Port configuration is

===> The following configuration options are available for erlang-runtime23-23.3.4.4_1:
     CORBA=off: Enable Corba support
     DIRTY=on: Enable Dirty schedulers
     HIPE=on: Build native HiPE compiler
     JAVA=off: Java platform support
     KQUEUE=on: Enable Kernel Poll (kqueue) support
     NATIVE=on: Enable native libraries
     ODBC=off: ODBC database backend
     OPENSSL=on: SSL/TLS support via OpenSSL
     SCTP=on: Enable SCTP support
     THREADS=on: Threading support
     WX=off: Enable WX application


erland-runtime24 (24.0.3) is built without issue
=========================

Port configuration does not provide HIPE nor NATIVE knobs as shown below.

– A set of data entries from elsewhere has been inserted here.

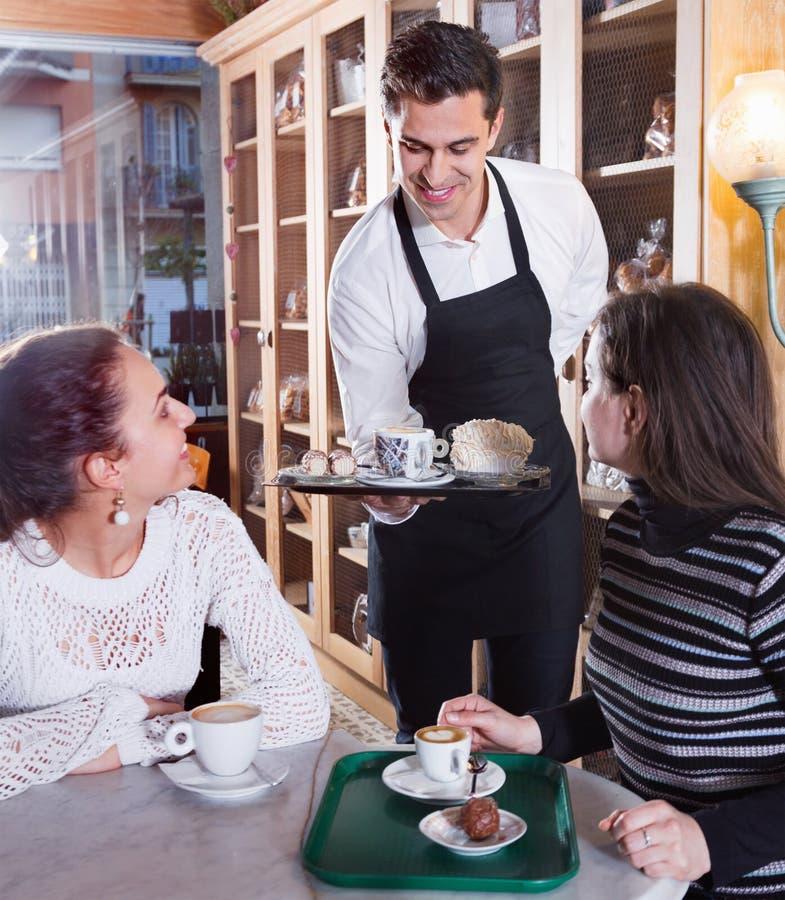 Положительная сервировка официантки испечет и печенье для девушек стоковое изображение rf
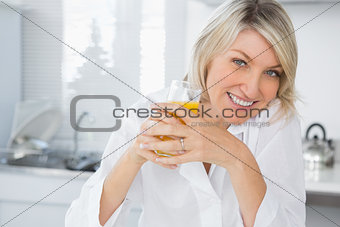 Smiling blonde having orange juice in kitchen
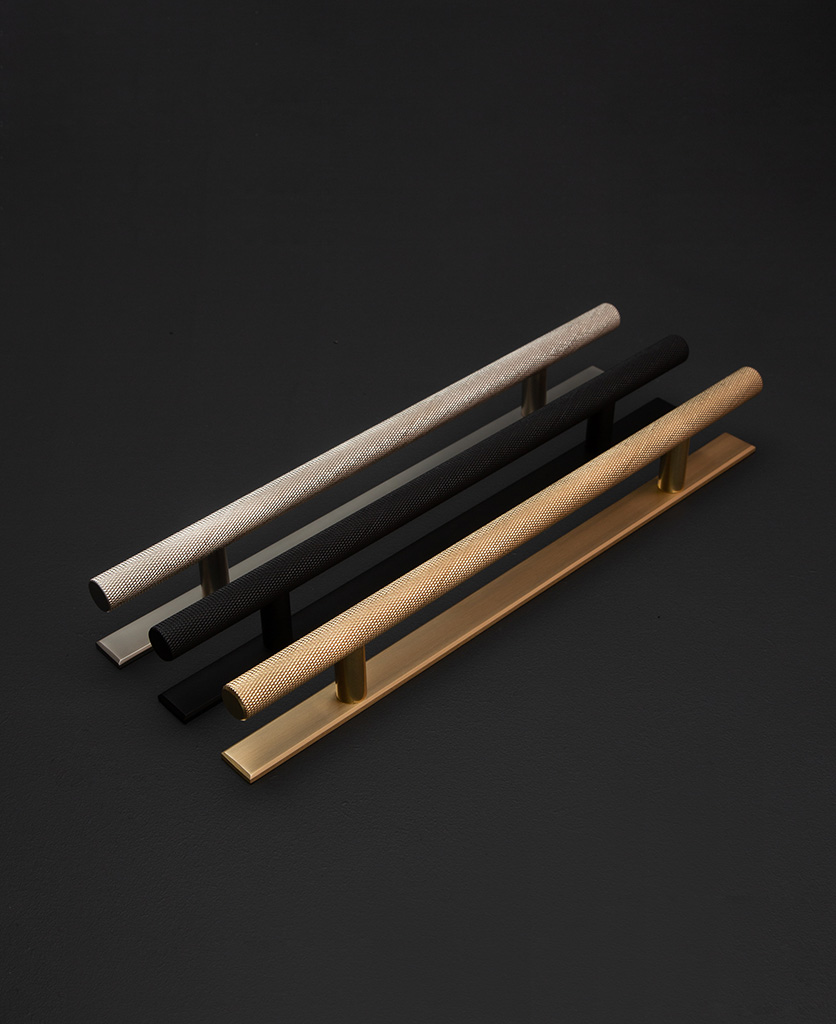 skyscraper kitchen door handles with plate in silver, black and brass against black background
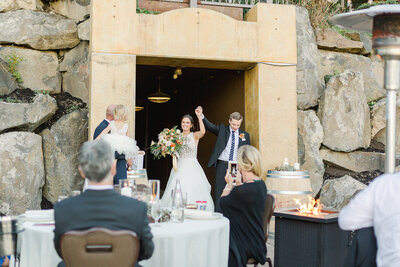 bride and groom enter reception at swiftwater cellars
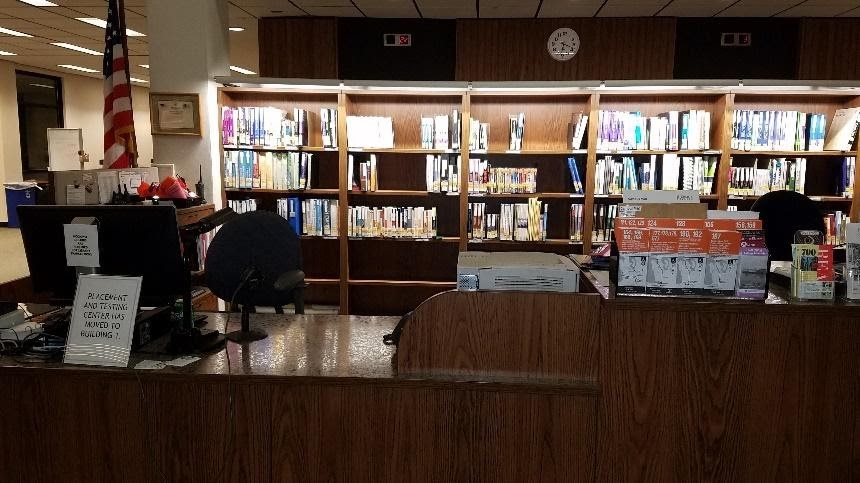 Highline Library Circulation Desk crowded with textbook reserves and other resources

===> The following configuration options are available for erlang-runtime24-24.0.3:
     CHUNKS=on: Enable in-line documentation in erlang console
     CORBA=off: Enable Corba support
     JAVA=off: Java platform support
     ODBC=off: ODBC database backend
     OPENSSL=on: SSL/TLS support via OpenSSL
     SCTP=on: Enable SCTP support
     SHARING=on: Enable term copy-and-share support
     WX=off: Enable WX application
Comment 19 Bertrand Petit 2021-10-01 22:16:14 UTC
erlang-runtime23 is still affected
Comment 20 Bertrand Petit 2023-10-30 15:41:15 UTC
erlang19 is no longer part of the ports tree.